* _DESCRIPTION OF THE TASK_
From the passage below about imams and women at mosques, pull out the words starting at "Over the years, I" and ending at "are quite safe.", copied without any change.

* _SELECTED TEXT_
◆ ◆ ◆ ◆
Not anymore. I am older, wiser and hate them more.

Over the years, I realized that this woman-hating attitude was the popular stance around mosque yards. I had to hold myself recently at the mosque in Avcılar when a fanatic from the congregation acted like a militant imam and tried to herd the women there. I was having a good day and the fake Avcılar imam was saved.

Anyway, I think the type of imams I hate are not targeting the “obedient, silent, shy” women who stand by, with their headscarves tied, waiting for directions, almost non-existent. In other words, women who are quiet just like me (Hah, got you!). All right, those women who are exactly the opposite of me are quite safe.
◆ ◆ ◆ ◆
* _DATASET CONTENT_
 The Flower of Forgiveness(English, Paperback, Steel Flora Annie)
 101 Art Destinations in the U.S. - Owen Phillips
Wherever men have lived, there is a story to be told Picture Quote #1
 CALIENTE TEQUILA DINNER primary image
◆ ◆ ◆ ◆
* _YOUR SOLUTION_
Over the years, I realized that this woman-hating attitude was the popular stance around mosque yards. I had to hold myself recently at the mosque in Avcılar when a fanatic from the congregation acted like a militant imam and tried to herd the women there. I was having a good day and the fake Avcılar imam was saved.

Anyway, I think the type of imams I hate are not targeting the “obedient, silent, shy” women who stand by, with their headscarves tied, waiting for directions, almost non-existent. In other words, women who are quiet just like me (Hah, got you!). All right, those women who are exactly the opposite of me are quite safe.